[Start of Selected extract]
Judge: Stephen P. Pfahler, Case: 23CHCV01229, Date: 2023-10-30 Tentative Ruling
Case Number: 23CHCV01229 Hearing Date: October 30, 2023 Dept: F49
Dept. F-49
Date: 10-30-23
Case #23CHCV01229
Trial Date: Not Set
PREFFERENCE
MOVING PARTY: Plaintiff, Lucas Berent
RESPONDING PARTY: Defendant, Sulphur Springs Union School District
RELIEF REQUESTED
Motion for Trial Preference
SUMMARY OF ACTION
Plaintiff Lucas Berent alleges ongoing, unaddressed bullying by fellow students at Golden Oak Community School, a school within defendant Sulphur Springs Union School District. On April 26, 2023, Plaintiff filed a complaint for Negligence. Defendant answered the complaint on June 15, 2023.
RULING: Granted.
Plaintiff Lucas Berent moves for trial preference on grounds that Plaintiff is seven (7) years old, with a substantial interest in the action. Defendant Sulphur Springs Union School District contends material prejudice in preparing the case for trial, if the case is set for trial within 120 days of this hearing. Plaintiff in reply reiterates the right of the under 14 year old minor to seek preference, and maintains the arguments for denial present previously rejected arguments. Plaintiff also contends Defendant engaged in “discovery abuse” through the tendering of voluminous amounts of discovery.
Code of Civil Procedure section 36 subdivision (b) states in relevant part: “A civil action to recover damages for wrongful death or personal injury shall be entitled to preference upon the motion of any party to the action who is under 14 years of age unless the court finds that the party does not have a substantial interest in the case as a whole. A civil action subject to subdivision (a) shall be given preference over a case subject to this subdivision.”
The motion presents declarations establishing that Plaintiff is eight (8) years old at the time of the motion (D.O.B. 8-24-15) and maintains a substantial interest in the case as the victim of bullying at the school. [Declaration of Jennifer Berent.] The action arises from the alleged physical and mental attacks of a single fellow classmate, “Everett,” and the alleged refusal of defendant to address the behavior of Everett. Plaintiff denies any prejudice and agrees to an expedited discovery process.
Relief under Code of Civil Procedure section 36, subdivision (b) is mandatory rule, not discretionary. (Peters v. Superior Court (1989) 212 Cal.App.3d 218, 224.) Other than a challenge of prejudice due to discovery, the impending holiday season, and potential impacts to law and motion, the court finds no legal basis for denial on grounds of a lack of Plaintiff’s substantial interest in the action. The motion is therefore granted.
[End of Selected extract]
# The problem
Repeat the stretch of the tentative ruling from "Judge: Stephen P." through "June 15, 2023.", substituting "petition" for "complaint".
[Start of Given information]
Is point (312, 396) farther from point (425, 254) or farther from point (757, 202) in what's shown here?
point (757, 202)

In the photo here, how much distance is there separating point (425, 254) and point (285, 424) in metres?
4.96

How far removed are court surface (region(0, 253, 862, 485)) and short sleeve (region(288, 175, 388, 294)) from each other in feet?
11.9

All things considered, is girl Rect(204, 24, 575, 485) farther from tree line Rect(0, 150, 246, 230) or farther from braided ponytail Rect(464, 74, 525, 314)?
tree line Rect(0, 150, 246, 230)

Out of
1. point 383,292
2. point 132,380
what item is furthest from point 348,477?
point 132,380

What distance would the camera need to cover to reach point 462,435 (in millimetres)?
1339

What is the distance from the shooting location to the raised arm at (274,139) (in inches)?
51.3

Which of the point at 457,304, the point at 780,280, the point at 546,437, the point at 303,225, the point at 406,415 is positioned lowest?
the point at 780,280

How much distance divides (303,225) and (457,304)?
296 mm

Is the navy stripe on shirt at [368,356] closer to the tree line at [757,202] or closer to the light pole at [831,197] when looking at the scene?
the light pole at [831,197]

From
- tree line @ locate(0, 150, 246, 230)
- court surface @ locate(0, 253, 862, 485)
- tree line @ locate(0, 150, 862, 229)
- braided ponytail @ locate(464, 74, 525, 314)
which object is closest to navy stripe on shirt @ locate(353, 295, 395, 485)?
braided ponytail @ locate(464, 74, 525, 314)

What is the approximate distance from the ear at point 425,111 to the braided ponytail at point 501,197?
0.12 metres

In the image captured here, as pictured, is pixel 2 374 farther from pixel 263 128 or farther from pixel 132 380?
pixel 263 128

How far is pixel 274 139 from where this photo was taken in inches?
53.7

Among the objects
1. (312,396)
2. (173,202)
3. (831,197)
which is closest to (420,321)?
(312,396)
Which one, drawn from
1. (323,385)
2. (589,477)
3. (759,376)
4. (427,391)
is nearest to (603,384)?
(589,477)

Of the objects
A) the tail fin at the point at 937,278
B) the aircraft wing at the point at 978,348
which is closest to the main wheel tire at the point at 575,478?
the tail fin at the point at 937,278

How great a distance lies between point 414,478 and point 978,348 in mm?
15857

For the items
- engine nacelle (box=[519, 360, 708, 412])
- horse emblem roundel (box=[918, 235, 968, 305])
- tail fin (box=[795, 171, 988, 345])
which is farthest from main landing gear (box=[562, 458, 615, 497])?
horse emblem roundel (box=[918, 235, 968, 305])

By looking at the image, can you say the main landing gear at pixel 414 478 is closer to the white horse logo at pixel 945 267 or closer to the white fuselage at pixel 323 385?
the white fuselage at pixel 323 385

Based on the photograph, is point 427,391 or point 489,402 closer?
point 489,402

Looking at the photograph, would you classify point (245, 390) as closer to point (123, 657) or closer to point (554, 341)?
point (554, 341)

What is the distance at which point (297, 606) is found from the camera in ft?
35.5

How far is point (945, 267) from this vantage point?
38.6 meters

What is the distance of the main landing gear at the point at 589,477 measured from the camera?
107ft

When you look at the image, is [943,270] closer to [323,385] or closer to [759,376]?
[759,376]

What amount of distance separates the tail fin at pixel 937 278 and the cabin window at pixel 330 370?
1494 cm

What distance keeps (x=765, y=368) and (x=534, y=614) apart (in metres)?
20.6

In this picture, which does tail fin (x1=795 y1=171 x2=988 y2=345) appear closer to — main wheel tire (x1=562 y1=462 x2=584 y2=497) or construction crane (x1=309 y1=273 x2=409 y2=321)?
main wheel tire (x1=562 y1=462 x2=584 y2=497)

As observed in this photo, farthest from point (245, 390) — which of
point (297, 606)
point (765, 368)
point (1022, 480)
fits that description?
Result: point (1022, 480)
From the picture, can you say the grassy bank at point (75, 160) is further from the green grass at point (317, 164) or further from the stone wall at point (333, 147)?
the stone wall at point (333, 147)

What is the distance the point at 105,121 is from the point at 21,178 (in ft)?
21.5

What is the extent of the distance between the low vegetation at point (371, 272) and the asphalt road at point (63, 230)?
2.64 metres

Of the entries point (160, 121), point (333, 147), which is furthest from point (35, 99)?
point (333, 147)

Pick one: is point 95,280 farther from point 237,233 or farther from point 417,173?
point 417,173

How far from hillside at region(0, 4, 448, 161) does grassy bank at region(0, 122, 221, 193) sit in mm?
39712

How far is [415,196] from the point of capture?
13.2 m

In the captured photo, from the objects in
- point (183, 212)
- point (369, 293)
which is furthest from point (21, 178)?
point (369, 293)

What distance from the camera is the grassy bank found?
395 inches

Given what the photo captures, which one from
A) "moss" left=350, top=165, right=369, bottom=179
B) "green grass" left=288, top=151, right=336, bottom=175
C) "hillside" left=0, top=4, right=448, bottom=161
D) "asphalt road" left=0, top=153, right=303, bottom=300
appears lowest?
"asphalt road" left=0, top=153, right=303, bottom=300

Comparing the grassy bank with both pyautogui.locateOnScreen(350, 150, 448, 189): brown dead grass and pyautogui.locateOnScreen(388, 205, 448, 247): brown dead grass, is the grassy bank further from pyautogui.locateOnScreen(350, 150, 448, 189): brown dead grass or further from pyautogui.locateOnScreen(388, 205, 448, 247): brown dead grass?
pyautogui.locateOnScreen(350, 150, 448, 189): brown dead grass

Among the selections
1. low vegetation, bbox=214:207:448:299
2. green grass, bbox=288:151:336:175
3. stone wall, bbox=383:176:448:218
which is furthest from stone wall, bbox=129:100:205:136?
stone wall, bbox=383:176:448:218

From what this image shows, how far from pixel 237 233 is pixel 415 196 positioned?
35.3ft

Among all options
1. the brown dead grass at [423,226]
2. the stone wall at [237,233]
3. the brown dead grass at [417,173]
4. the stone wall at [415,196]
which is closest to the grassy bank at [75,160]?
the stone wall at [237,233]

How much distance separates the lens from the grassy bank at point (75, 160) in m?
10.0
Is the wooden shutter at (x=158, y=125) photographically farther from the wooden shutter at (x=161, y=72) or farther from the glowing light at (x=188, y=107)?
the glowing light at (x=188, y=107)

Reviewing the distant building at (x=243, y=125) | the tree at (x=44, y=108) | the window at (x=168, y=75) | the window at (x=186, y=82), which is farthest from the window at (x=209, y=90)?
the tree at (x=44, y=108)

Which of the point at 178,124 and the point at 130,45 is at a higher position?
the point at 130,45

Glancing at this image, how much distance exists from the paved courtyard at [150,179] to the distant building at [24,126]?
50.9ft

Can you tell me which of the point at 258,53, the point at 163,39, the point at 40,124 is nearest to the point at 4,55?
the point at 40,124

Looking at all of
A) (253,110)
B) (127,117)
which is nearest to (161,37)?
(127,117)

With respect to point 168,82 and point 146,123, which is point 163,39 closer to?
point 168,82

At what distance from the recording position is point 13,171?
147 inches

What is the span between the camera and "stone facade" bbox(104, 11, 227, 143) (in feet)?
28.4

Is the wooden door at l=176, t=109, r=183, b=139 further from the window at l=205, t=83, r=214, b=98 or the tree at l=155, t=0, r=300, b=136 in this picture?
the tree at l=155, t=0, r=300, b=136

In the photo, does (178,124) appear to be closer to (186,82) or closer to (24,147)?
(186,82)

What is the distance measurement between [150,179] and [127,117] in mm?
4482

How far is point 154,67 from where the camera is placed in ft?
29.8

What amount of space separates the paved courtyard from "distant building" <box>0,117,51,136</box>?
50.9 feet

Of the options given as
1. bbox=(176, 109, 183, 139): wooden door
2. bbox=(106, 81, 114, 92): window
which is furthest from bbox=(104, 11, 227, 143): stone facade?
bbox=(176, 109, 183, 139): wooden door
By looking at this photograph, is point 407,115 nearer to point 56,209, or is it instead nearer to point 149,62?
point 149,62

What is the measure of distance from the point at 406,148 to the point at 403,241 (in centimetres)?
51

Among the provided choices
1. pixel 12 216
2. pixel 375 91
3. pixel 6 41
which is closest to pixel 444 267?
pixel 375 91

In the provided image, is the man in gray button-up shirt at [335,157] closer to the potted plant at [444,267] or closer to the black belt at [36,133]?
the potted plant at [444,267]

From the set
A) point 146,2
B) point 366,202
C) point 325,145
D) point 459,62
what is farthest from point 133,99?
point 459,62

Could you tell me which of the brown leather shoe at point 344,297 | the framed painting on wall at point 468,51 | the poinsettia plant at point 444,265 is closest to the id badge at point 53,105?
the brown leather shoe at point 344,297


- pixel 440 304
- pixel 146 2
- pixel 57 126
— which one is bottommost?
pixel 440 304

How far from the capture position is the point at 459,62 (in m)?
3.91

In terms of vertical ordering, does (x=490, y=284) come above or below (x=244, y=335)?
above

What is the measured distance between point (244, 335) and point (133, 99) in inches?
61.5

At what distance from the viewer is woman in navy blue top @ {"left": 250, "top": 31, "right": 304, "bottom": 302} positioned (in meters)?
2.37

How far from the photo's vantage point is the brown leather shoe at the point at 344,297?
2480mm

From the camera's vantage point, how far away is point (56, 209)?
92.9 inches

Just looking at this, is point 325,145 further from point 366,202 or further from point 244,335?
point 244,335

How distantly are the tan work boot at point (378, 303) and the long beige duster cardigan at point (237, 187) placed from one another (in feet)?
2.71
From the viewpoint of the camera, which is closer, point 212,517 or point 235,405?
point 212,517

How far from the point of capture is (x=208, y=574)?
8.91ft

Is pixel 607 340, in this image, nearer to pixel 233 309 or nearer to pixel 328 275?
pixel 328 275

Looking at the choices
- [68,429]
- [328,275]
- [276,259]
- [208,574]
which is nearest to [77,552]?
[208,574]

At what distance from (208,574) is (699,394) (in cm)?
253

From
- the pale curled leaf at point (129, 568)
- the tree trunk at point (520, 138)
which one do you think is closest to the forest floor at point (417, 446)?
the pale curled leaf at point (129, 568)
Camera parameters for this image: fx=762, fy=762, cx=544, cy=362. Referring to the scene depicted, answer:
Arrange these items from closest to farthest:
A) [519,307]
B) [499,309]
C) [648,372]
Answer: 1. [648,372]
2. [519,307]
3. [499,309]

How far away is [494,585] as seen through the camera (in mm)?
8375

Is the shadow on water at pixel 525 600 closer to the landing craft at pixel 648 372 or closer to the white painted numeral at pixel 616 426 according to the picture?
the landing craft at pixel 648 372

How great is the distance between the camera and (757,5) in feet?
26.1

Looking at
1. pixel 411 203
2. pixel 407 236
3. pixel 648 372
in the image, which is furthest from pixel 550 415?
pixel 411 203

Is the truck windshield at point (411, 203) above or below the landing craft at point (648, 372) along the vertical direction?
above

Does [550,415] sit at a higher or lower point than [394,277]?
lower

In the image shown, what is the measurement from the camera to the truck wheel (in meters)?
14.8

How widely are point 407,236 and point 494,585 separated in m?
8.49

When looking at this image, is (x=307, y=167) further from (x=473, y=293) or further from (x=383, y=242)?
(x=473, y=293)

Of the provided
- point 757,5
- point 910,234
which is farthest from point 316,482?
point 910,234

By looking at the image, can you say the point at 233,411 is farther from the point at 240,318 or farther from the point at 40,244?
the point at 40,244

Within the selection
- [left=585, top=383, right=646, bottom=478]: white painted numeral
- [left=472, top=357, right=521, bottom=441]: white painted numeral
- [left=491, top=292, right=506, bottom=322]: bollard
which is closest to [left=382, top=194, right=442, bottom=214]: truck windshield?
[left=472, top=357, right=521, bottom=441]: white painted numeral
[End of Given information]
# Result of the task
Judge: Stephen P. Pfahler, Case: 23CHCV01229, Date: 2023-10-30 Tentative Ruling
Case Number: 23CHCV01229 Hearing Date: October 30, 2023 Dept: F49
Dept. F-49
Date: 10-30-23
Case #23CHCV01229
Trial Date: Not Set
PREFFERENCE
MOVING PARTY: Plaintiff, Lucas Berent
RESPONDING PARTY: Defendant, Sulphur Springs Union School District
RELIEF REQUESTED
Motion for Trial Preference
SUMMARY OF ACTION
Plaintiff Lucas Berent alleges ongoing, unaddressed bullying by fellow students at Golden Oak Community School, a school within defendant Sulphur Springs Union School District. On April 26, 2023, Plaintiff filed a petition for Negligence. Defendant answered the petition on June 15, 2023.